Na podwórku niewątpliwie największym powodzeniem cieszyła się piaskownica. Była ogromna, wykonana z betonu, w kolorze trawy, pomalowana w kolorowe kwiatki, będące dziełem rąk przedszkolaków, a co najważniejsze, wypełniona mnóstwem złotego piasku. Jak się okazało, jej rozmiar był nie był istotny w obliczu zabawy. A bawić się można było na wiele sposobów...

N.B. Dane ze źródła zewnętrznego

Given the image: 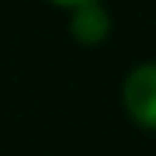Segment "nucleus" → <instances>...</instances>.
<instances>
[{"label": "nucleus", "instance_id": "1", "mask_svg": "<svg viewBox=\"0 0 156 156\" xmlns=\"http://www.w3.org/2000/svg\"><path fill=\"white\" fill-rule=\"evenodd\" d=\"M125 108L142 125H156V62H142L125 76Z\"/></svg>", "mask_w": 156, "mask_h": 156}, {"label": "nucleus", "instance_id": "2", "mask_svg": "<svg viewBox=\"0 0 156 156\" xmlns=\"http://www.w3.org/2000/svg\"><path fill=\"white\" fill-rule=\"evenodd\" d=\"M69 28H73V35H76L80 42L94 45V42H101V38L108 35L111 17H108V11H104L101 4H83V7H76V11H73Z\"/></svg>", "mask_w": 156, "mask_h": 156}, {"label": "nucleus", "instance_id": "3", "mask_svg": "<svg viewBox=\"0 0 156 156\" xmlns=\"http://www.w3.org/2000/svg\"><path fill=\"white\" fill-rule=\"evenodd\" d=\"M59 4H73V7H83V4H97V0H59Z\"/></svg>", "mask_w": 156, "mask_h": 156}]
</instances>
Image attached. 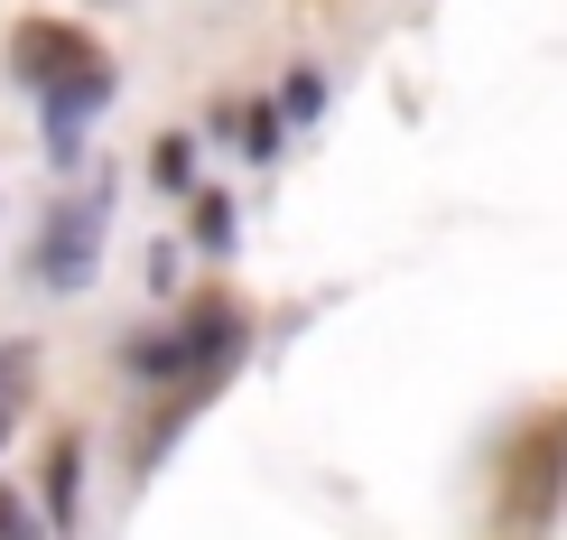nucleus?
Wrapping results in <instances>:
<instances>
[{"label": "nucleus", "instance_id": "f257e3e1", "mask_svg": "<svg viewBox=\"0 0 567 540\" xmlns=\"http://www.w3.org/2000/svg\"><path fill=\"white\" fill-rule=\"evenodd\" d=\"M10 65H19L29 93H47V131H56V150H75L84 112L112 103V57L84 29H65V19H29V29L10 38Z\"/></svg>", "mask_w": 567, "mask_h": 540}, {"label": "nucleus", "instance_id": "f03ea898", "mask_svg": "<svg viewBox=\"0 0 567 540\" xmlns=\"http://www.w3.org/2000/svg\"><path fill=\"white\" fill-rule=\"evenodd\" d=\"M93 233H103V196H75V205L56 215V233H47V279H56V289H84Z\"/></svg>", "mask_w": 567, "mask_h": 540}, {"label": "nucleus", "instance_id": "7ed1b4c3", "mask_svg": "<svg viewBox=\"0 0 567 540\" xmlns=\"http://www.w3.org/2000/svg\"><path fill=\"white\" fill-rule=\"evenodd\" d=\"M19 391H29V355H0V438H10V419H19Z\"/></svg>", "mask_w": 567, "mask_h": 540}, {"label": "nucleus", "instance_id": "20e7f679", "mask_svg": "<svg viewBox=\"0 0 567 540\" xmlns=\"http://www.w3.org/2000/svg\"><path fill=\"white\" fill-rule=\"evenodd\" d=\"M158 177H168V186H186V177H196V159H186V140H158Z\"/></svg>", "mask_w": 567, "mask_h": 540}, {"label": "nucleus", "instance_id": "39448f33", "mask_svg": "<svg viewBox=\"0 0 567 540\" xmlns=\"http://www.w3.org/2000/svg\"><path fill=\"white\" fill-rule=\"evenodd\" d=\"M0 540H38V522H29V503H19V495H0Z\"/></svg>", "mask_w": 567, "mask_h": 540}]
</instances>
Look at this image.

- Hej! nie wciągaj piasku nosem! - zareagował z opóźnieniem niedoświadczony, zmęczony życiem opiekun, Choi Seunghyun.
Upomnienie nie zostało ignorowane, podsumowane złośliwym uśmiechem małej, wrednej bestii, zostało przyjęte jako zachęta do dalszych i gorszych uczynków.
W tym samym czasie Jiyong walczył z przedwczesnym zgorszeniem nieletnich, broniąc bogu ducha winną dziewczynkę przed pozbawieniem jej spódniczki.
- Jest tak ze sto lat za wcześnie, żebyś zabierał się za dziewczyny, mój mały kolego - wykładał cierpliwie - Jeśli już musisz za coś... ciągnąć, to patrz, tamta koleżanka ma na warkoczu zawiązaną wstążeczkę - młody mężczyzna uśmiechnął się niecnie, wskazując na dziewczynkę w całości odzianą na różowo, skaczącą na skakance, wprawiając długi, ciemny warkocz oraz różową kokardkę w ruch falowy.
Później Jiyong był jeszcze zmuszony stoczyć bój o niespożywanie cudów natury z podwórka - "Na litość trawę się... No trawy się nie je!", zakończony boleśnie, bo śladem małych, ale ostrych ząbków na jego szczupłej dłoni. Tym samym pozostawił on Seunghyun'a, toczącego debatę na temat własności wspólnej, na pastwę dzieci.
- Nie możesz mnie wyrzucić z piaskownicy - warknął do bezczelnego dziecięcia, zwanego Jihyun'em, który po raz kolejny próbował patrzeć na niego z góry.
- A właśnie, że mogę - Jego arogancja i pewność siebie powodowały u T.O.P'a znaczne podniesienie ciśnienia i lekki atak pasji.
- Nie możesz! - Tabi przestał się hamować i podniósł głos - Nie jest twoja, dlatego nie masz takiego prawa. Poza tym nie słyszałeś nigdy o własności wspólnej?
Nędzna próba zagięcia przedszkolaka zakończyła się sromotną klęską.
- Ale ona należy do mnie. Mój tato ją kupił - Tłumek wokół nich pokiwał mądrze główkami, a sam Jihyun uciął rozmowę, znudzony dorosłym, który próbował być mądrzejszy od dziecka.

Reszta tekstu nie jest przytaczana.